“那个白面的,好生俊朗,竟比咱们族中的男子长得还要好看千倍。”
“男的长得好看有什么用,我倒是觉得那个黑一些的不错,看着就很有干劲。”
“族长有令,不许我们私自催动石柱和祭台,将外人带进来。可是现在那祭台和石柱自己动了,我们是不是可以将这些外男哦不,外人留下啊?”
“熙瑶,我比你们年长许多,你们别同我抢,我不挑那俊的,只要是个男的都行。”
“你啊,想男人想疯了,有勇气就学学那大雍元妃和咱们小公主,自己上外边去找啊!”
“不成啊,离了族人,这两个都是什么下场你们不知道吗?那元妃,生前遭人争夺,死后遭人唾弃,不得善终;还有咱们小公主,为了个男人追踪千里,到现在还是下落不明。这些年找寻她花费了族人多少气力,可终是无果,族长如今终于死了心,要将其衣冠入殓,为其操持冥婚。”
“族长亲自上阵,做了三天的法师,才以猪血催动祭台为小公主找到命定的冥婚人选。谁能想到小公主桃花泛滥,命定的冥婚对象,一波接着一波呢!”
“胡说,先前那一拨念了咒语卷进来的才是命定之人,这些人可不算,说不定是自己误打误撞闯进来的。”
“不可能,除了咱们族人,谁会知道催动石柱的秘密?”
“不管怎么样,冥婚的典礼上遭逢血光之灾,咱们的小公主啊,想必死得很惨!”
在白面白衣的女人们小声的议论声中,一个身披白袍、手持权杖、肃穆端庄的女人从祭台上方金碧辉煌的宝座上站了起来。
这女人,便是乾西族现任的族长,诸熙琳。
底下议论声立时止息,一众人默立肃容,听候着女族长的号令。
乾西族女族长看了一眼不期然闯入的一群男女,眼中蓄满了怒意。
她们的族群早在百年前便已经西迁,如今残留的遗迹正好位于庆阳关和甘州中间的沙漠戈壁地带。
这里,百年前原本是乾西族人聚集的宫城,后因地层陷落和风沙掩埋逐渐从地表消失。
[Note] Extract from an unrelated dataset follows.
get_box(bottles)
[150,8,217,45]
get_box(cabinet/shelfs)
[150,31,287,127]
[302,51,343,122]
随着宫殿上方的沙土越积越多,直至铺平了宫殿顶端成了往来的路,便极少有外族人知道乾西族人曾经聚集的遗址会在庆阳关和甘州一路的地下。
而且,因为乾西族人的努力,这座遗址宫殿几乎被完整地保留了下来。
现今除了看守旧城的族人,已经很少有人生活在这里了。
但每当有大型的祭典,族人们还是会习惯回归旧土,启动祭台,以为庄重,比方今日这样的场面。
小公主是族长的心尖肉,对于破坏了小公主冥婚祭典的侵入者,族长是不会手下留情的。果然,一段冗长的宁静后,族长高举权杖,发号施令道:
“燃祭火。”
要知道,点燃祭火是乾西族最隆重也最残忍的仪式。
燃起祭火,便势必要有祭品。
族长的意思,是要以这些不速之客为祭品,祭奠乾西族小公主的在天之灵,以化解他们带来的血光之灾。
底下的女族人望着祭台边昏睡的几个难得一见的俊美男人,目光缱绻,深觉惋惜。
但是祭火已然被点燃,便绝无回旋的余地,除非
乾西族小公主,能够死而复生。
这希望显然非常渺茫。
祭火已经被点燃,完颜诺眼睁睁地看着路云起、刘孚迦、司空郡主一行人被乾西族的女人们抬着摆上祭台,转眼祭台下酒只剩下黎王苏怀岷一人。
一众人昏迷不醒,完颜小王子心急如焚。
一路结伴走来,他身为一个北蛮人,逐渐分不清自己对这群大雍人的情感,他们中不乏他的死敌和对手,他曾也无数次千方百计想要置他们于死地,但是此刻,完颜诺无比希望他们能活,至少不是这样莫名其妙地死去。
完颜诺用尽了全身的气力让身体能够倾斜,托承着木板重量的乾西族人不备,完颜诺便从木板上滚落了下来,重重跌落在地上。
很疼,但是引发的动静不小。
惊扰了沉睡中的黎王苏怀岷。
黎王苏怀岷倚靠着祭台,在乾西族人想要挪动他之前,缓缓地睁开了眼睛。灿如岩电的一双眼,让黎王原本如玉雕般的面目变得更为璀璨夺目,让一群女人看了几乎挪不开眼。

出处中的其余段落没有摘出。